February 14, 2016

The Progressives’ Itch to Regulate Speech

Bernie Sanders, greedy for power to punish people he considers greedy, has occasioned 2016’s best joke (reported in Bloomberg Businessweek): “In the Bernie Sanders drinking game, every time he mentions a free government program, you drink someone else’s beer.” But neither Sanders’ nor Hillary Clinton’s hostility to the First Amendment is amusing.

Bernie Sanders, greedy for power to punish people he considers greedy, has occasioned 2016’s best joke (reported in Bloomberg Businessweek): “In the Bernie Sanders drinking game, every time he mentions a free government program, you drink someone else’s beer.” But neither Sanders’ nor Hillary Clinton’s hostility to the First Amendment is amusing.

Both have voted to do something never done before — make the Bill of Rights less protective. They favor amending the First Amendment to permit government regulation of political campaign speech. Hence they embrace progressivism’s logic, as it has been explained separately, and disapprovingly, by two eminent economists, Ronald Coase and Aaron Director:

There is no reason the regulatory, redistributive state should distinguish between various markets. So, government that is competent and duty-bound to regulate markets for goods and services to promote social justice is competent and duty-bound to regulate the marketplace of ideas for the same purpose.

Sanders and Clinton detest the Supreme Court’s 2010 Citizens United decision, which they say their court nominees will promise to reverse. It held that unions and corporations — especially incorporated advocacy groups, from the National Rifle Association to the Sierra Club — can engage in unregulated spending on political advocacy that is not coordinated with candidates or campaigns.
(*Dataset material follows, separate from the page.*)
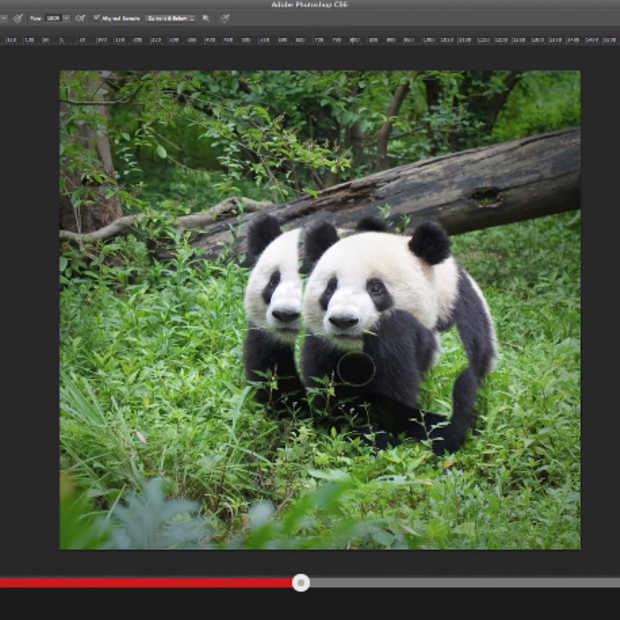 Photoshop tutorials van het Wereld Natuur Fonds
The decision simply recognized that Americans do not forfeit their First Amendment rights when they come together in incorporated entities to magnify their voices by speaking collectively.
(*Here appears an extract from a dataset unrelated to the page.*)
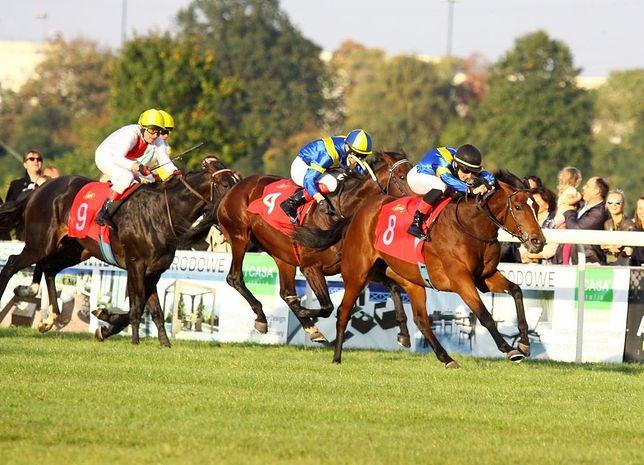 Dwa konie uśpione, jeden skręcił kark. Tragiczny finał Wielkiej Warszawskiej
Opposition to Citizens United is frequently distilled into the slogan that “corporations are not people,” to which Sen. Elizabeth Warren, D-Mass., adds this example of progressive insight: “People have hearts. They have kids. They get jobs. They get sick. They cry. They dance. They live. They love. And they die.” And a few teach at Harvard Law School, as Warren was able to do only because Harvard did not die: It is descended from the first corporation chartered in colonial America.
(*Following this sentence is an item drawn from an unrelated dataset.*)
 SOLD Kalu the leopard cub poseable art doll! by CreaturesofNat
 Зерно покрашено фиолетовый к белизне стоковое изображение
Surely she learned in law school something she can relearn by reading “Are Corporations People?” in National Affairs quarterly by Carson Holloway of the University of Nebraska, Omaha. The concept of corporate personhood, he says, is not an invention of today’s conservatives. It derives from English common law and is “deeply rooted in our legal and constitutional tradition.”

William Blackstone, the English jurist who richly influenced America’s Founders, said corporations are “artificial persons” created to encourage socially useful cooperation among individuals and are accorded certain rights so that they can hold property and have lives, identities and missions that span multiple generations. Early in America’s history, many for-profit corporations were less important than the nonprofit educational and religious corporations that still produce America’s robust civil society of freely cooperating citizens.

If corporations had no rights of personhood, they would have no constitutional protections against, for example, the arbitrary search and seizure by government of their property without just compensation. And there would be no principled reason for denying the right of free speech (the First Amendment does not use the word “person” in guaranteeing it) to for-profit (e.g., The New York Times) or nonprofit (e.g., the NAACP) corporations.

In his attack on the Bill of Rights, Sanders voted to exempt for-profit media corporations from government regulation of corporate speech. Why? Because such corporations, alone among for-profit and nonprofit corporations, are uniquely altruistic and disinterested? Please.

In 2007, in a Cato Institute lecture, Judge Janice Rogers Brown of the U.S. Court of Appeals for the D.C. Circuit warned us: People who are eager to weaken protection of private property in order to enable government to redistribute wealth will also want to weaken constitutional protections of free speech in order to empower government to redistribute ideas.

Since then, college campuses have been responsive to people eager to regulate what others say, hear and see. Now, in the name of campaign finance reform, progressives like Sanders and Clinton want to expand government’s regulatory reach to political speech.

Both are ardent for equality and, as Brown foresaw, the argument for economic equality easily becomes an argument for equalizing political influence. The argument is: Government regulates or seizes property in the name of equity, so why not also, for the same reason, regulate the quantity, content and timing of speech intended to “influence elections”?

Progressives, with their collectivist itch, are ever eager to break private institutions to the saddle of the state, and to fill private spaces with regulations. Do they consider government uniquely altruistic and disinterested? Please.